BOND RISKS Long-term bonds may pay almost twice as much interest as do short-term investments, but they may be susceptible to loss of principal as rates fluctuate. This is because as general interest rates rise, the market value of existing bonds declines. Fortunately, there may be a way to reach your investment goals without risking your neck. One commonly used technique is called "bond laddering." The basic principle is simple: you purchase bonds with varying maturity dates to minimize the risks involved. With the proper planning, a bond ladder can help you meet your future needs. For example, you may defray some of the cost of a child’s college education by arranging to have a certain amount of bonds come due when you need them.
HYPOTHETICAL EXAMPLE Jones has a total of $25,000 for investment purposes. He buys five bonds with different maturity dates for $5,000 each. The bonds come due (mature) in two, three, five, seven and ten years, respectively. Jones figures the cash will become available at just the right time to help pay the tuition bills of his two children.
OFFSETTING BOND RISKS The bonds that are due sooner generally will have a lower rate of return than a bond maturing ten years from now. However, the overall effect will be a portfolio that combines the safety of a short-term vehicle with a more attractive interest rate. Of course, you might be able to achieve the same basic result by buying long-term bonds with higher interest rates assuming that interest rates remain relatively low. However, if rates start to rise, your long-term bonds will no longer be worth as much. If the bonds are called or you need to sell them before the due dates, you may end up losing money. With a bond ladder, you can take advantage of an upswing in interest rates by reinvesting the principal you receive as your earlier bonds mature.
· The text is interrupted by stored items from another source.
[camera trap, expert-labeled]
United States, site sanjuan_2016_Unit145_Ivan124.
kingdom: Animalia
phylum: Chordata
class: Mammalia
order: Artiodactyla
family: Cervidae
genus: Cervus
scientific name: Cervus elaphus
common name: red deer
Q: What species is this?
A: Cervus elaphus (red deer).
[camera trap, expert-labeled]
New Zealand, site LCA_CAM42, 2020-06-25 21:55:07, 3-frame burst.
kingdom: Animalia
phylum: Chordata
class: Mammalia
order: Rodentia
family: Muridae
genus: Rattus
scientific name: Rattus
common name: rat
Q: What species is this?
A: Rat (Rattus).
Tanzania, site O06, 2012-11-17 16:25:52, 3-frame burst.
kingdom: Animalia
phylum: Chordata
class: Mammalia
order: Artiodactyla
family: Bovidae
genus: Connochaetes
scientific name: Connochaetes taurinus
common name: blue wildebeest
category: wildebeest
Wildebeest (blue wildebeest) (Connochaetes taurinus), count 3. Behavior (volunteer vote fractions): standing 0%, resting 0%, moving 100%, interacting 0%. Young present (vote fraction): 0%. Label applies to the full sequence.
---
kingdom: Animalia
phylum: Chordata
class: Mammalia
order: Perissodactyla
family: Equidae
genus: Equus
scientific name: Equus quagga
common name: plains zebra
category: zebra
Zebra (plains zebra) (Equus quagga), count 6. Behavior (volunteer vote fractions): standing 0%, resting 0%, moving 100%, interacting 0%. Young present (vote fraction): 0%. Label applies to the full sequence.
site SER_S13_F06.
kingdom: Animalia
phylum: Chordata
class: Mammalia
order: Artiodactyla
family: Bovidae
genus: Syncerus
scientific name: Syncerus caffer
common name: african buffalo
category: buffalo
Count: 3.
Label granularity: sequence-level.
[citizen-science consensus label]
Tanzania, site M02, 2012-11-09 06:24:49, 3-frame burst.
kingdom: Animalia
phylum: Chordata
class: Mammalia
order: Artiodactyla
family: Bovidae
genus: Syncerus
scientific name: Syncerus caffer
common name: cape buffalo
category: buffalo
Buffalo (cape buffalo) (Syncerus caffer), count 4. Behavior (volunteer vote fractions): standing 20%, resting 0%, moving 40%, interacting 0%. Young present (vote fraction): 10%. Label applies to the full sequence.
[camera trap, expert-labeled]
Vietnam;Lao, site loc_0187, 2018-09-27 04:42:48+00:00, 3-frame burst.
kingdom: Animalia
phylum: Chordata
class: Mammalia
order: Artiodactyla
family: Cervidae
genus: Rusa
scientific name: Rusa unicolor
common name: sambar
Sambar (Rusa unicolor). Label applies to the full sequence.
Also, if interest rates fall still further, you have locked in higher yields for longer periods.
TAKING PRECAUTIONS Building a bond ladder is like any other investment strategy. You need to move cautiously and only after you have investigated all your options. While each "step" on the ladder is designed to meet specific needs, there are a couple of basic guidelines:
The rules may differ depending on the type of bonds you have acquired. The critical point: know all the details before you invest. As a general rule of thumb, you may want to concentrate on bonds that cannot be called.
For instance, you may string together a ladder made up of U.S. Treasury Bonds. The full faith and credit of the U.S. government back these Bonds. Furthermore, the interest income is free from all state and local income taxes. On the other hand, be careful about using certain corporate and municipal bonds to build your ladder. Changes in the credit status of the entity that issues the bonds could mean that you would not receive your interest or principal on time. Even worse, the issuer may default.
You should consider this technique as just one component of an overall investment plan. By assembling a diversified portfolio, you reduce the risk of ever hitting rock bottom.